Questions about scenes in images:

>> begin

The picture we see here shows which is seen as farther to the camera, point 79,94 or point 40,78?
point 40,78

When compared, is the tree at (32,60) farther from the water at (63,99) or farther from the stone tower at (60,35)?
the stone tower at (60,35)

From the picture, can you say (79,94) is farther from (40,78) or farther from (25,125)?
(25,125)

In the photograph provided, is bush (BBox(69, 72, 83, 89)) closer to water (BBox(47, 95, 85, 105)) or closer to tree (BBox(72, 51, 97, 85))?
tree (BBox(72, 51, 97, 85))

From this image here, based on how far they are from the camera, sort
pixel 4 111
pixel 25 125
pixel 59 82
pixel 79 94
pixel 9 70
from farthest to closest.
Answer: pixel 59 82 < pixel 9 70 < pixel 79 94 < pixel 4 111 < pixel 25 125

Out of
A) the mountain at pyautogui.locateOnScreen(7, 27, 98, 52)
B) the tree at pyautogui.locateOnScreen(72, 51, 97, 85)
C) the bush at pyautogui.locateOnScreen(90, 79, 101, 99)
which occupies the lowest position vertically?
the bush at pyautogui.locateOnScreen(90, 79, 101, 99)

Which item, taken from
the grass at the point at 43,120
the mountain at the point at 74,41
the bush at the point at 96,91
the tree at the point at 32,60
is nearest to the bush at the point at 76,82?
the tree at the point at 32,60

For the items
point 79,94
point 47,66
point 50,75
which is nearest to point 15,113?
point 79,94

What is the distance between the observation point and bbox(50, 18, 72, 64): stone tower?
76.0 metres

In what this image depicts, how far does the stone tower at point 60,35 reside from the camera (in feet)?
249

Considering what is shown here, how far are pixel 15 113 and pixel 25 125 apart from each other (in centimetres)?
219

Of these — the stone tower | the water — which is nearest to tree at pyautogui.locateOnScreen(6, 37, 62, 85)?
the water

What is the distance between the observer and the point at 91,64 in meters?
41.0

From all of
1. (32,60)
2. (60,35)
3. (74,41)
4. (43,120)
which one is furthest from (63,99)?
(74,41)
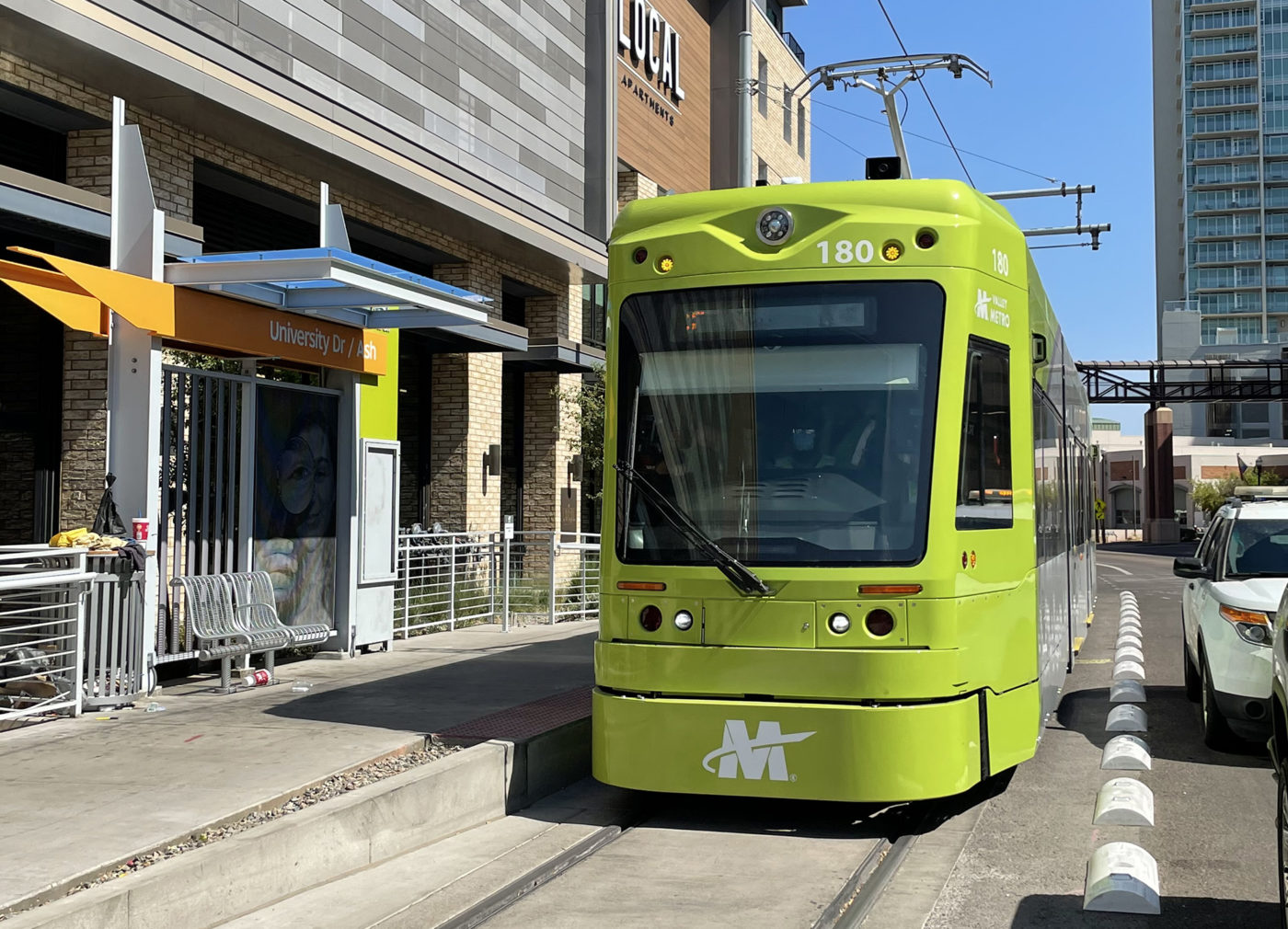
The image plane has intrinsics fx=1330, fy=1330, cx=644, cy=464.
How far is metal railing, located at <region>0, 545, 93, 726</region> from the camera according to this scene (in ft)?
28.2

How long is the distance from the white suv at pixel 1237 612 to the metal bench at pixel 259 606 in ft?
23.1

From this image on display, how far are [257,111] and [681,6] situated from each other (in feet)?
59.4

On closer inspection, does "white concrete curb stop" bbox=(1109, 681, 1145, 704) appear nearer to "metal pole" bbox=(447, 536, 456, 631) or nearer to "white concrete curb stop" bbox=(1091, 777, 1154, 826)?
"white concrete curb stop" bbox=(1091, 777, 1154, 826)

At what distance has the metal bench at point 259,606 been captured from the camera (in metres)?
10.9

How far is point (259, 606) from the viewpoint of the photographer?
11109 mm

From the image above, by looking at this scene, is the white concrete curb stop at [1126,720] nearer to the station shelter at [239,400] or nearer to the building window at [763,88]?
the station shelter at [239,400]

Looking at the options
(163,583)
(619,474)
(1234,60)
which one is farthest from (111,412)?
(1234,60)

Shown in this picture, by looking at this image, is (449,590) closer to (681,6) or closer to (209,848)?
(209,848)

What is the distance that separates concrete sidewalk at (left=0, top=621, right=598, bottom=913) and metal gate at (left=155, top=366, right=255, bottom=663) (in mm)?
700

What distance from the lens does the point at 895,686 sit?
6926 mm

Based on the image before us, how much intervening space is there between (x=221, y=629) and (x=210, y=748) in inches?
105

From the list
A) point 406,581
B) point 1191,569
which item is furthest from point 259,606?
point 1191,569

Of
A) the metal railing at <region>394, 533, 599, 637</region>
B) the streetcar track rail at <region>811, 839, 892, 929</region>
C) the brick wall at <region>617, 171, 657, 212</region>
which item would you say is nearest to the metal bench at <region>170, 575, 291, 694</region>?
the metal railing at <region>394, 533, 599, 637</region>

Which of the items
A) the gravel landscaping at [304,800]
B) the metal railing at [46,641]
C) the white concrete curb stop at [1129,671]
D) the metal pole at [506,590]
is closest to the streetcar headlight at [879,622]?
the gravel landscaping at [304,800]
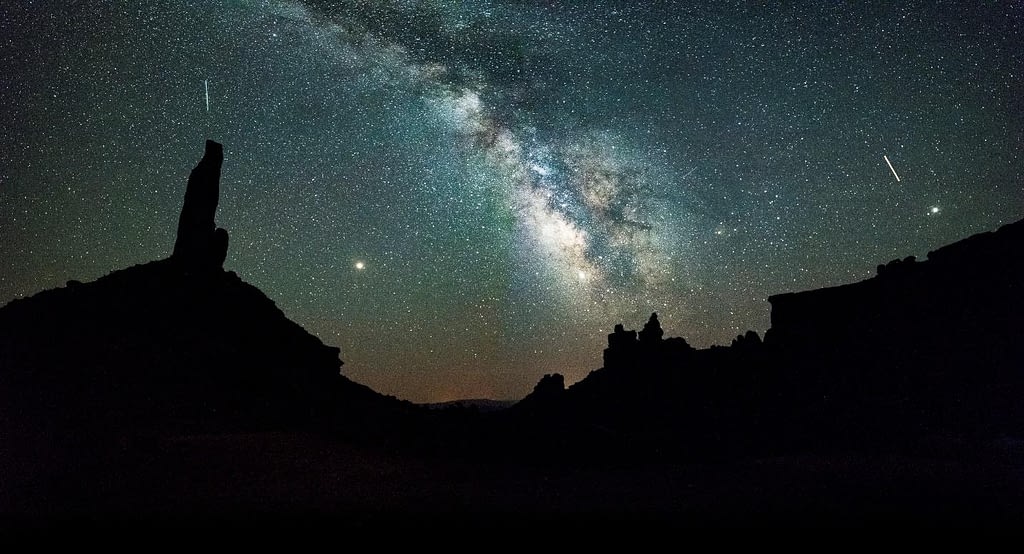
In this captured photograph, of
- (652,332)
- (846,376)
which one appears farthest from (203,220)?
(846,376)

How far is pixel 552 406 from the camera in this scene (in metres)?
41.0

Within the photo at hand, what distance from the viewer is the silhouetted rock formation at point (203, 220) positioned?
4491 centimetres

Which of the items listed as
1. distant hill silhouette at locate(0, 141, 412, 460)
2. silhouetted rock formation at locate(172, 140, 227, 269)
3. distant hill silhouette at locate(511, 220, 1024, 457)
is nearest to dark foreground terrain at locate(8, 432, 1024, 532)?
distant hill silhouette at locate(511, 220, 1024, 457)

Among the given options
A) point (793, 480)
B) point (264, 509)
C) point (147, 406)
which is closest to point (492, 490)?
point (264, 509)

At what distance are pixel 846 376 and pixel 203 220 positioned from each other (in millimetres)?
50762

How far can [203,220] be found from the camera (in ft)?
153

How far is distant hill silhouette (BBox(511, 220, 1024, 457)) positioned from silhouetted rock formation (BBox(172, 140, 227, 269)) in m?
29.0

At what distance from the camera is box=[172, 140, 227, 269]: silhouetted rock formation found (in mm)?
44906

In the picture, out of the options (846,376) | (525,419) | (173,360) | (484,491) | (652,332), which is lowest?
(484,491)

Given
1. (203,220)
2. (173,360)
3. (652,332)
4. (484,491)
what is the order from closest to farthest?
(484,491)
(173,360)
(652,332)
(203,220)

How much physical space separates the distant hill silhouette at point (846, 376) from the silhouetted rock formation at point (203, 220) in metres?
29.0

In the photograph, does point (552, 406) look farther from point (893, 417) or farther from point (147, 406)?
point (147, 406)

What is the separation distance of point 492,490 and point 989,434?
85.7ft

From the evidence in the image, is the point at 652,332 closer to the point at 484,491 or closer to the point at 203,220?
the point at 484,491
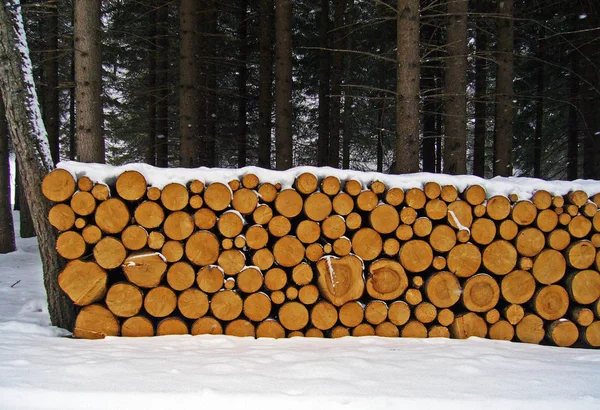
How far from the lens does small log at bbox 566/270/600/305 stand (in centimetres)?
406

>> end

Request: List the lines running from the one that contains "From this image here, based" through the one that contains "Answer: pixel 59" as a numbered list, both ends included. Leave out any blank lines.

The response:
1. From this image here, based on how far they are from the camera, sort
2. pixel 4 111
3. pixel 25 125
4. pixel 59 82
5. pixel 79 94
6. pixel 9 70
7. from farthest to closest.
8. Answer: pixel 59 82 < pixel 9 70 < pixel 79 94 < pixel 4 111 < pixel 25 125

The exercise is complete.